Precision and personalized delivery of neurostimulation, such as transcranial magnetic stimulation (TMS), is believed to be critical for the effective treatment of psychiatric diseases such as major depressive disorder (MDD). In this talk, I will present our work that uses an integrated instrument consisting of simultaneous fMRI, EEG, and TMS (which we term “fET”) to determine the precise timing of TMS stimulation to deliver to an individual to maximize engagement of the therapeutic target—in this case, the anterior cingulate cortex.  I will present results from a double-blind clinical trial that uses the fET instrument to set individualized parameters of a closed-loop EEG-TMS neurostimulator for treating MDD. We demonstrate that this closed-loop precision delivery of stimulation, which is matched to specific brain dynamics, affects brain dynamics, functional and effective connectivity, and ultimately clinical outcome of the treatment.  Our approach enables new types of non-invasive neural therapeutics which are personalized to an individual as well as a disease or condition.

Christine P Hendon: Monitoring and Guidance of Cardiac Ablation Therapy with Optics

The research goals of the Structure-Function Imaging Laboratory are to develop platform optical imaging systems to enable structure-function analysis of biological organ systems.  Towards this goal, we develop optical coherence tomography (OCT) and near infrared spectroscopy (NIRS) systems and automated processing tools to correlate tissue microstructure to electrical conduction and mechanical contraction.
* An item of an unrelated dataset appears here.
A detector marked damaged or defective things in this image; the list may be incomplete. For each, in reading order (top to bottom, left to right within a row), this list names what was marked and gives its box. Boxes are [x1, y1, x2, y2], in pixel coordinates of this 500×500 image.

Within this talk, I will highlight our effort towards monitoring and guidance of radiofrequency ablation therapy with optical technologies. There is typically an underlying substrate due to remodeling with the development of scar tissue or fibrosis that is the cause of the abnormalities in conduction patterns.  Therefore, better understanding how the microstructure of the myocardium influences electrical conduction will greatly inform these therapeutic procedures. We propose to use optical imaging and spectroscopy as a means to monitor and guide radiofrequency ablation treatment of cardiac arrhythmias, which will directly interrogate the tissue for characterization in real time. I will present analysis of OCT and NIRS optical signals, metrics to extract information on energy delivery, remodeling and composition, and fiber orientations within human hearts. We have shown that NIRS integrated with an RFA catheter is capable of extracting tissue information as deep as 4mm. NIRS can also assess tissue-catheter contact with high accuracy and discriminate ablated from unablated tissue. Importantly, gaps can be readily identified and maps of lesion thickness calculated. OCT detects distinguishing features between regions of myocardium within the left atrium and regions of only venous endothelium, media, and adventitia – that is, regions of transmural connective tissues – inside the pulmonary veins. Detailed tissue characteristics such as endocardial thickness, myointimal thickening, and fibrosis could also be determined. Together, this will provide the foundation for optical imaging guidance providing information on tissue architecture to improve ablation outcomes by enabling targeted ablation based on tissue structure.

Frank Provenzano: Neuroimaging Informatics Informed Quantitative Measures

Neuroimaging has long been a staple in the diagnostic toolbox of neurologists across suspected diseases and specialties, with new ways to interpret existing clinically acquired imaging with both simple and complex methods. Conditions with no established neuroimaging signatures are being re-examined, including regard for heterogeneity and image quality, with new AI-driven imaging methods, revealing identifiable quantitative measures that may have extend the clinical utility of “already acquired” neuroimaging and inform pathogenic processes. Here we will explore some of these methods across disease and discipline, including Alzheimer’s Disease, cognitive aging, Lewy Body Dementia, epilepsy and others, and how one can capitalize on available open data neuroimaging to better understand disease risk and progression, potential therapeutics and surgical guidance.